Mereka tidak mengetahui bahwa bid’ah-bid’ah, kesalahan-kesalahan dan
jalan yang berbeda-beda (dalam memahami agama ini, pen) justru merupakan
faktor utama penyebab perpecahan, dan faktor utama yang dapat
mengeluarkan manusia dari jalan yang lurus.

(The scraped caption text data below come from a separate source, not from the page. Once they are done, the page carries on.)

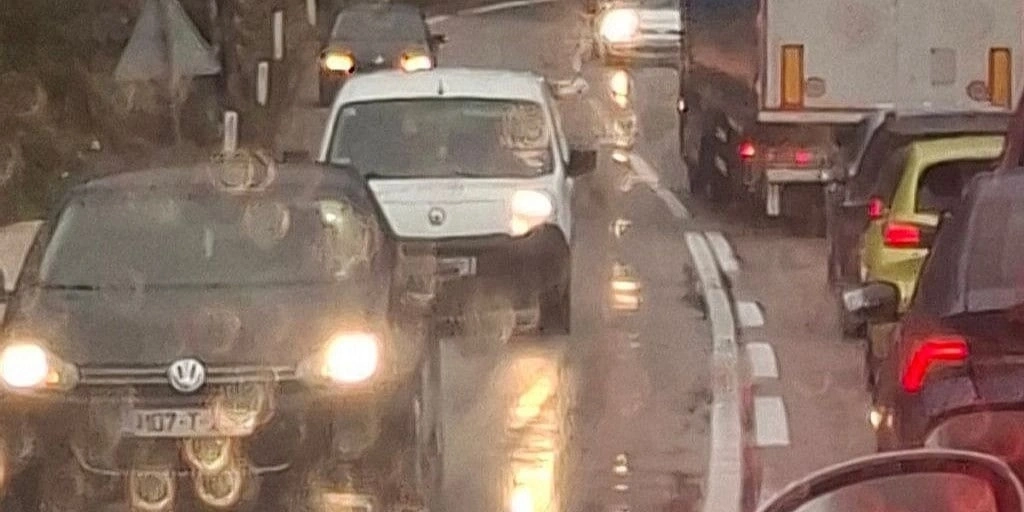 Saobraćajna nesreća na M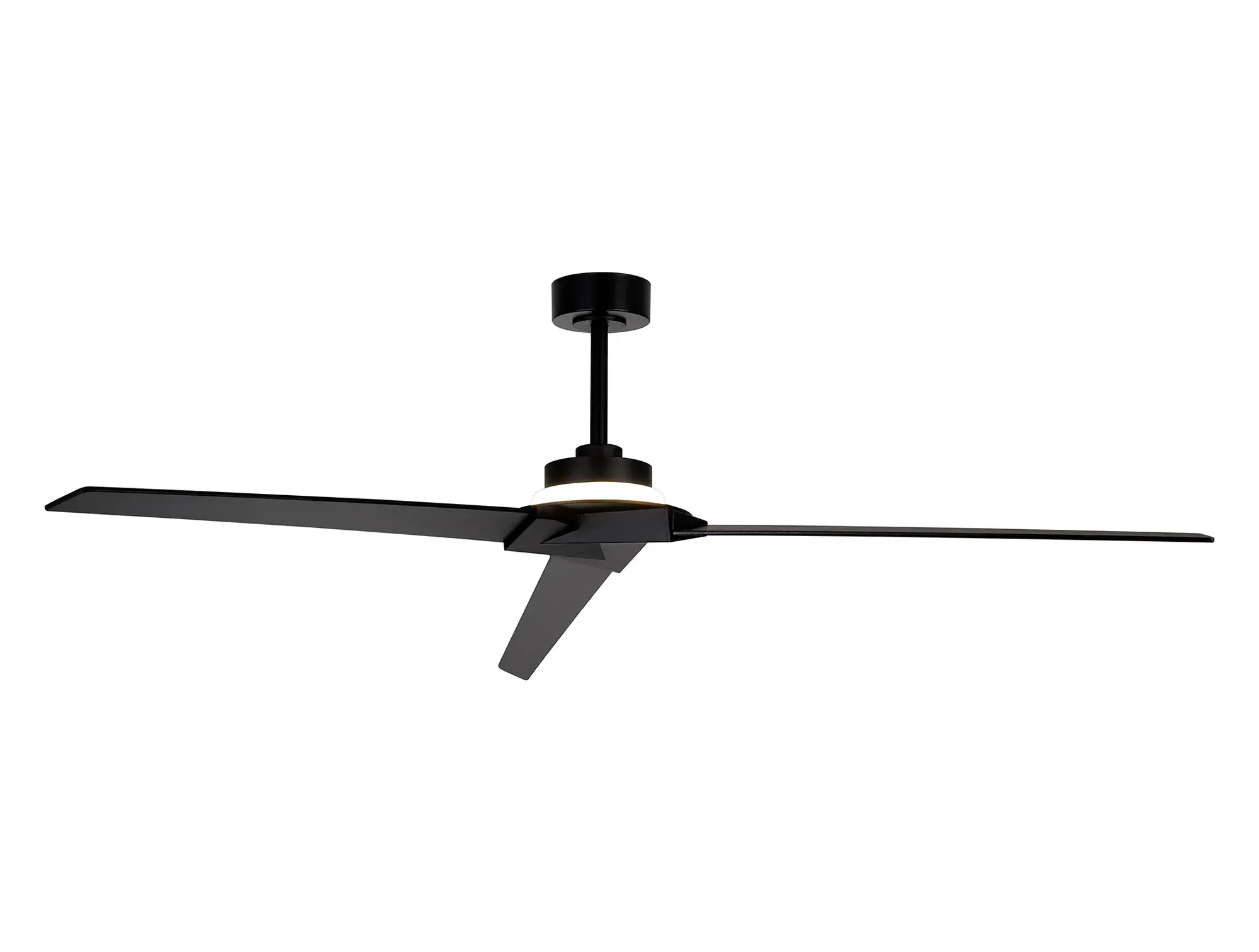 Riser Black Large LED Smart Fan and Light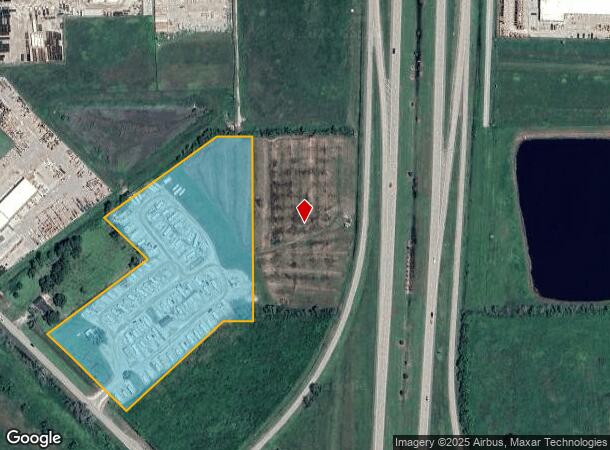  799 County Road 44, Angleton, TX Parcel Map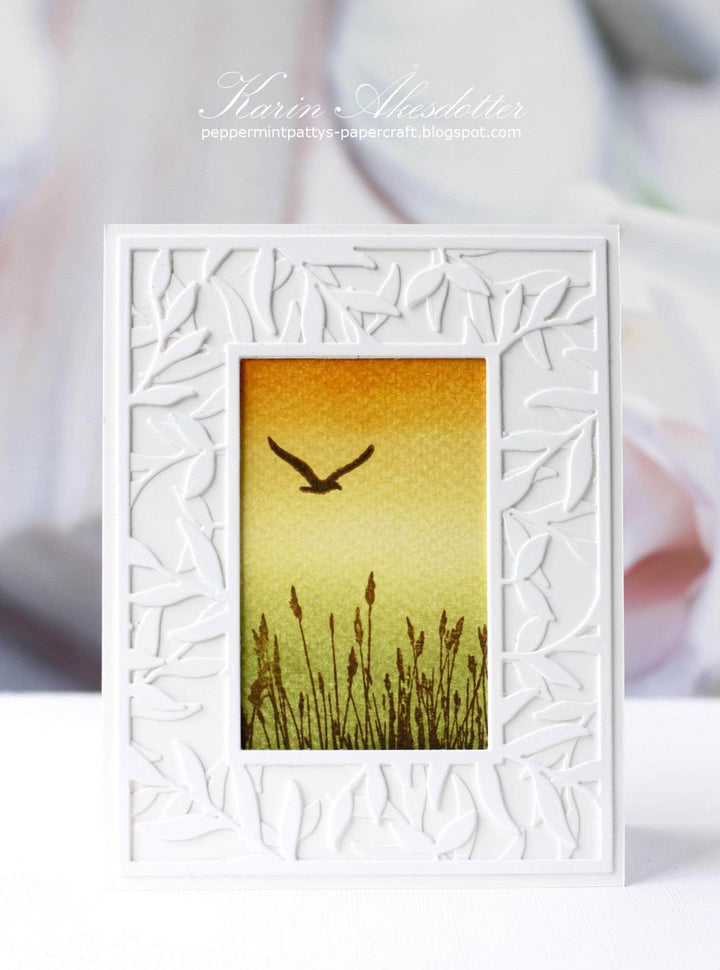 Dies Leaf Frame Cover Die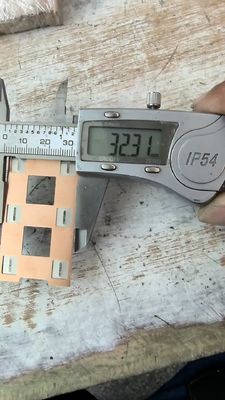 Prezzo buon DIN Standard CuNi30Mn1Fe Busbar rame-nickel 70% rame 30% lega di nichel per alta conducibilità industriale in linea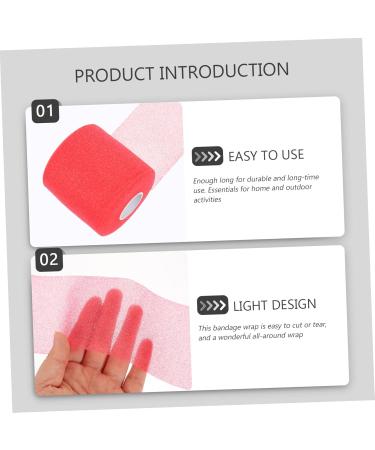 Buy Healeved 3 Rolls Sports Skin Membrane - Self Adherent Cohesive Bandages for Athletic Use | International Shipping - Buy Online on GoSupps.com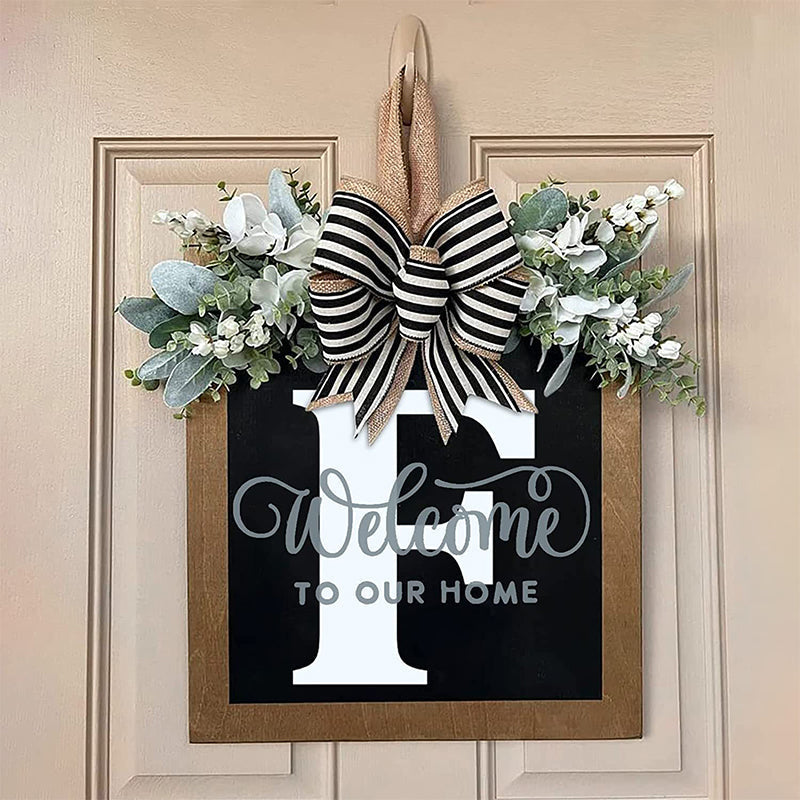 2023 NEW - Welcome Front Door Wreath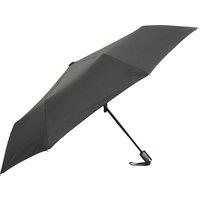 Mountain Warehouse Durable Windproof Shockproof Quick Dry Automatic Release Umbrella in Black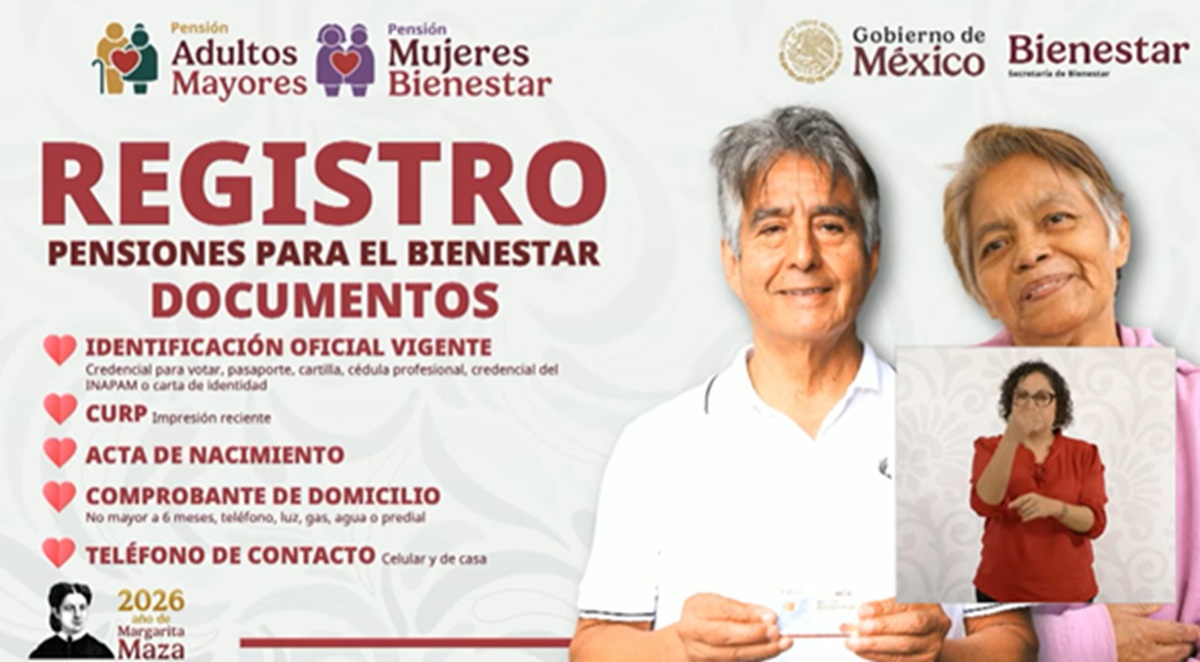 ¿Estás en edad de recibir tu Pensión del Bienestar? Dan a conocer las ...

Dengan tetap adanya
jalan-jalan yang menyimpang itu, tidak akan terwujud persatuan
selama-lamanya.” (Zajrul Mutahaawin bi Dharari Qa’idah Al-Ma’dzirah Watta’aawun, hal. 98)
Nasehat dan Ajakan
Asy-Syaikh ‘Ubaid bin Abdullah Al-Jabiri berkata: “Tidak ada solusi dari perpecahan, tercabik-cabiknya kekuatan dan rapuhnya barisan kecuali dengan dua perkara:
Pertama: Menanggalkan
segala macam bentuk penyandaran (atau keanggotaan) yang dibangun di
atas ikatan kelompok-kelompok nan sempit, yang dapat menimbulkan
perpecahan dan permusuhan.
Kedua: Kembali
kepada jamaah Salafiyyah (yang bermanhaj salaf, pen), karena
sesungguhnya dia adalah ajaran yang lurus, dan cahaya putih yang terang
benderang, malamnya sama dengan siangnya, tidaklah ada yang tersesat
darinya kecuali orang-orang yang binasa. Dia adalah Al-Firqatun Najiyah
(golongan yang selamat, pen), dan At-Thaifah Al-Manshurah (kelompok yang
ditolong dan dimenangkan oleh Allah, pen). Syaikhul Islam Ibnu
Taimiyyah rahimahullah berkata: ‘Tidak tercela bagi siapa saja yang
menampakkan manhaj salaf, berintisab dan bersandar kepadanya, bahkan
yang demikian itu disepakati dan wajib diterima, karena manhaj salaf
pasti benar…’.” (Tanbih Dzawil ‘Uquulis Salimah ilaa Fawaida Mustanbathah Minassittatil Ushulil ‘Azhimah, hal. 24).
Sungguh
benar apa yang dinasehatkan oleh Asy-Syaikh ‘Ubaid bin Abdullah
Al-Jabiri, karena As-Salafiyyah tidaklah sama dengan kelompok-kelompok
yang ada. As-Salafiyyah tidaklah dibatasi (terkungkung) oleh organisasi
tertentu, kelompok tertentu, daerah tertentu, pemimpin tertentu… suatu
kungkungan hizbiyyah yang sempit, bahkan As-Salafiyyah dibangun di atas
Al Qur’an dan Sunnah Rasulullah shallallahu ‘alaihi wasallam dengan
pemahaman As-Salafush Shalih. Siapa pun yang berpegang teguh dengannya
maka ia adalah saudara, walaupun dipisahkan oleh tempat dan waktu… suatu
ikatan suci yang dihubungkan oleh ikatan manhaj, manhaj yang ditempuh
oleh Rasulullah shallallahu ‘alaihi wasallam dan para shahabatnya.
Mudah-mudahan
Allah subhanahu wa ta’ala, senantiasa menjauhkan kita semua dari
perpecahan, dan menyatukan kita semua di atas persatuan hakiki yang
berasaskan Al Qur’an dan Sunnah Rasulullah shallallahu ‘alaihi wasallam
dengan pemahaman As- Salafush Shalih.